Retype the part of the listing below that opens with the line containing "At what distance from the camera" and continues through the end of the listing, keeping every line unchanged.

-- START Items --

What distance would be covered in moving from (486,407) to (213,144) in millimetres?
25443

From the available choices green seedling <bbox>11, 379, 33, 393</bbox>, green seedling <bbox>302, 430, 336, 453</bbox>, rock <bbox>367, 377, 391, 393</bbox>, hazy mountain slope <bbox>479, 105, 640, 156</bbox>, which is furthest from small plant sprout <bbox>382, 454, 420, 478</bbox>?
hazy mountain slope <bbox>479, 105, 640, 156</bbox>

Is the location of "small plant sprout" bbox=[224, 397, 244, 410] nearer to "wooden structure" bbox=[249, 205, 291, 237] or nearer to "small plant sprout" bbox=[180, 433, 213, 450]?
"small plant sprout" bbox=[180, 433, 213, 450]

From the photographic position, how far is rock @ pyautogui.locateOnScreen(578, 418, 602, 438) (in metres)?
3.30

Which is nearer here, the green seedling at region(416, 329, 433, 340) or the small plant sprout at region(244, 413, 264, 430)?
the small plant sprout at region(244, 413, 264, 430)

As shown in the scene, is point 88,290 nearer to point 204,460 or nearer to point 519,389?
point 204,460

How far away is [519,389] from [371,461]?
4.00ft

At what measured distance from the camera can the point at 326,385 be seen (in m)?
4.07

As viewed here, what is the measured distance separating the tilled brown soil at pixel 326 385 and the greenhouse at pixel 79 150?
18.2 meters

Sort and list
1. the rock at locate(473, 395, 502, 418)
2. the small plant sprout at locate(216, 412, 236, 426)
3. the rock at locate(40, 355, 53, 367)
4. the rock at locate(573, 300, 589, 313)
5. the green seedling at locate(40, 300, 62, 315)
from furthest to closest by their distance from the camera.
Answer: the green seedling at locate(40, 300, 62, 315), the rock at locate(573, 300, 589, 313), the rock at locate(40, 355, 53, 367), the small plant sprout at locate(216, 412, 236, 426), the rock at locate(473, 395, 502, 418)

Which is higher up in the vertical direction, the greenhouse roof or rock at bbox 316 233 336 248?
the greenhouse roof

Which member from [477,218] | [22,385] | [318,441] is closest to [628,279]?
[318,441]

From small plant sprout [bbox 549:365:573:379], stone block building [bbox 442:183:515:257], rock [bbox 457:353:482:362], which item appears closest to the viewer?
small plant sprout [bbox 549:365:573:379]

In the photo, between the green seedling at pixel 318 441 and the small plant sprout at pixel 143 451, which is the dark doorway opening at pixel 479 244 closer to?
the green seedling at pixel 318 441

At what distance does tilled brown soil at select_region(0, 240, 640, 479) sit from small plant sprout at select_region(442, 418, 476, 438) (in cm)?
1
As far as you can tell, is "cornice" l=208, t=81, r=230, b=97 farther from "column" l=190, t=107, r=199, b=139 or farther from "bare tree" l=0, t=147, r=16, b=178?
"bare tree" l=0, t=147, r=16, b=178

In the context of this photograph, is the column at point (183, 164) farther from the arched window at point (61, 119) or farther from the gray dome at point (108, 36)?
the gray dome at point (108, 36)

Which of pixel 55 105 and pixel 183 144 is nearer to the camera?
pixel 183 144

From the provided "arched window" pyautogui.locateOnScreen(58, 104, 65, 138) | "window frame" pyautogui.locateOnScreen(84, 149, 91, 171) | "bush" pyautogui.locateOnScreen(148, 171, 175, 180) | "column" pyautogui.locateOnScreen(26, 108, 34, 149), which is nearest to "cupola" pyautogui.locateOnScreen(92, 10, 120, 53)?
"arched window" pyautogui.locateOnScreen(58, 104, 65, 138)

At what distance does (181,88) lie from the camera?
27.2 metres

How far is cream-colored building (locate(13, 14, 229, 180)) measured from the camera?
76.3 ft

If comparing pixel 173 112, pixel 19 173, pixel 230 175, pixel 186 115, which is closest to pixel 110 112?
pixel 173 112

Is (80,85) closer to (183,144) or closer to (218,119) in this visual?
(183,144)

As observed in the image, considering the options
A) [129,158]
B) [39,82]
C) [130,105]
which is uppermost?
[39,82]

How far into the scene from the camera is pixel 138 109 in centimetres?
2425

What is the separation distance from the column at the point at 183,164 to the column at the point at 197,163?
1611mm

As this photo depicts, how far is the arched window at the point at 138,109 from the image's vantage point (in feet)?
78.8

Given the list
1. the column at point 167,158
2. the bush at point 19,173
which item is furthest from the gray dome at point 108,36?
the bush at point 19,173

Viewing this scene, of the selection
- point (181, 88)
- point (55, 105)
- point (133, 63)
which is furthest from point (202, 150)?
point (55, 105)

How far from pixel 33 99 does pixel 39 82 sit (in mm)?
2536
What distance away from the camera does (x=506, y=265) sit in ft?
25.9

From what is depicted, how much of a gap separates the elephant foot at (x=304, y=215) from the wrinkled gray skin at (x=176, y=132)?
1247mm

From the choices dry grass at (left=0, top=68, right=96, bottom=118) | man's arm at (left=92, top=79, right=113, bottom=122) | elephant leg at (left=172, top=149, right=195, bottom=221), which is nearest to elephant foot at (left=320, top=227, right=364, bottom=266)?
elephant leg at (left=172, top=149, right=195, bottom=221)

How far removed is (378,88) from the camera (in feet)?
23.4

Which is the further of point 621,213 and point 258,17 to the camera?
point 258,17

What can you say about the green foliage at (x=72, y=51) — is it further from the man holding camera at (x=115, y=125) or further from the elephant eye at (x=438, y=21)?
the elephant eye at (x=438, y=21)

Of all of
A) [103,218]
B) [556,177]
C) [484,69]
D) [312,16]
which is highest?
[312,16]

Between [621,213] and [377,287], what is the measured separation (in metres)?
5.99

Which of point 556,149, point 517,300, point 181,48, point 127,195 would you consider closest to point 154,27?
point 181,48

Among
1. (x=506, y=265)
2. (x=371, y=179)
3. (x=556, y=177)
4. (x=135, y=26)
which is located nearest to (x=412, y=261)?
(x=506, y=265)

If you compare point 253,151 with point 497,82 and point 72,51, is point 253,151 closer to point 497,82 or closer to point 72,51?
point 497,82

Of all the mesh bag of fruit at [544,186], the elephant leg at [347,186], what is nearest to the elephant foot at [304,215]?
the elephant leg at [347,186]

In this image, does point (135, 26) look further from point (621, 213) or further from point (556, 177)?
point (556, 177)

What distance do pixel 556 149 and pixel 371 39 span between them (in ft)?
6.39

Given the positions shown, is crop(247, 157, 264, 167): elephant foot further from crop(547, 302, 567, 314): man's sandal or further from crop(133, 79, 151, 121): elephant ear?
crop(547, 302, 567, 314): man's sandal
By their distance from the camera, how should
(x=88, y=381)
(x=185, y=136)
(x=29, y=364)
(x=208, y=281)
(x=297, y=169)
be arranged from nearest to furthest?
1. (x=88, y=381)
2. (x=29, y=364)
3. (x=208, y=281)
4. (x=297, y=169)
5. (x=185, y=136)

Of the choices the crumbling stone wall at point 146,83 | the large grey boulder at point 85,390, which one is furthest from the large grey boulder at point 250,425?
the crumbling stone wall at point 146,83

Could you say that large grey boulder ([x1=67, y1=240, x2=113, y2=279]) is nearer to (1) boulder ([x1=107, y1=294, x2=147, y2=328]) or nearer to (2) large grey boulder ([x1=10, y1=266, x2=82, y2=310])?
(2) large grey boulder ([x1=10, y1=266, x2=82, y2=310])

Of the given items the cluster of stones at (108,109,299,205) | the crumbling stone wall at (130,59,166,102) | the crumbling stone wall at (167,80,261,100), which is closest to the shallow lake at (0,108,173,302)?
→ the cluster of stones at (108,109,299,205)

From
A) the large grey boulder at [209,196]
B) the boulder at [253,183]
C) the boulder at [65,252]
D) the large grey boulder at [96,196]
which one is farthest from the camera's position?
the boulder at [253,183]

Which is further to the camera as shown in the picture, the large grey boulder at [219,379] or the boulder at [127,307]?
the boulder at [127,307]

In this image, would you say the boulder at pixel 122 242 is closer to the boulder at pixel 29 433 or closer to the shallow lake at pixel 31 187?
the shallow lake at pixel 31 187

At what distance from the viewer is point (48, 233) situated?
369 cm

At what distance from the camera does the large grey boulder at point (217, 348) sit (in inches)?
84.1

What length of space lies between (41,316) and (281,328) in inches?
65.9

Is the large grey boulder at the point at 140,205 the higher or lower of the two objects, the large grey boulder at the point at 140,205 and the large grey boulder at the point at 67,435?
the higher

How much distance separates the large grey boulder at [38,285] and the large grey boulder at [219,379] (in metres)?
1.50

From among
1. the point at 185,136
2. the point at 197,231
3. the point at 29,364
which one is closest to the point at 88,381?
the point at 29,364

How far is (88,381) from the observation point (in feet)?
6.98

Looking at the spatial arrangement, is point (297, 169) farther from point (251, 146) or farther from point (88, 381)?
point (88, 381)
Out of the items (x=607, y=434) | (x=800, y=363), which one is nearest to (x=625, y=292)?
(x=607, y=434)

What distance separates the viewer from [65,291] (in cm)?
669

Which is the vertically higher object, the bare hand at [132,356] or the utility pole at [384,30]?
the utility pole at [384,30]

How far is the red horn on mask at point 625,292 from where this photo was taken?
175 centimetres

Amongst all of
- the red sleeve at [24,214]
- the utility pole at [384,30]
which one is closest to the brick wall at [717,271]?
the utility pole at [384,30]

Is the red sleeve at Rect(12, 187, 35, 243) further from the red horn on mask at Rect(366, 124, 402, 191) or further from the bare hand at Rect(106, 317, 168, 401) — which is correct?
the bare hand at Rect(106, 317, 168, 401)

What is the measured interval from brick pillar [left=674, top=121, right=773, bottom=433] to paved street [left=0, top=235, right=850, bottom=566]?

-- END Items --

Expected answer =>
At what distance from the camera does the large grey boulder at point (217, 348) sit (in inches)?
84.1

What length of space lies between (41,316) and (281,328) in inches?
65.9

Is the large grey boulder at the point at 140,205 the higher or lower of the two objects, the large grey boulder at the point at 140,205 and the large grey boulder at the point at 67,435?
the higher

How much distance separates the large grey boulder at [38,285] and the large grey boulder at [219,379] (in metres)?
1.50

From among
1. the point at 185,136
2. the point at 197,231
3. the point at 29,364
which one is closest to the point at 88,381?
the point at 29,364

How far is (88,381) from the observation point (in feet)?
6.98

Looking at the spatial arrangement, is point (297, 169) farther from point (251, 146) or farther from point (88, 381)?
point (88, 381)
Out of the items (x=607, y=434) | (x=800, y=363), which one is nearest to (x=625, y=292)?
(x=607, y=434)

What distance separates the viewer from [65,291] (in cm)?
669

Which is the vertically higher object, the bare hand at [132,356] or the utility pole at [384,30]?
the utility pole at [384,30]

How far is the red horn on mask at point 625,292 from where this photo was taken?
175 centimetres

Amongst all of
- the red sleeve at [24,214]
- the utility pole at [384,30]
which one is closest to the brick wall at [717,271]?
the utility pole at [384,30]

Is the red sleeve at Rect(12, 187, 35, 243) further from the red horn on mask at Rect(366, 124, 402, 191) or further from the bare hand at Rect(106, 317, 168, 401) — which is correct?
the bare hand at Rect(106, 317, 168, 401)

What is the measured interval from brick pillar [left=674, top=121, right=773, bottom=433] to paved street [left=0, top=235, right=850, bottom=566]?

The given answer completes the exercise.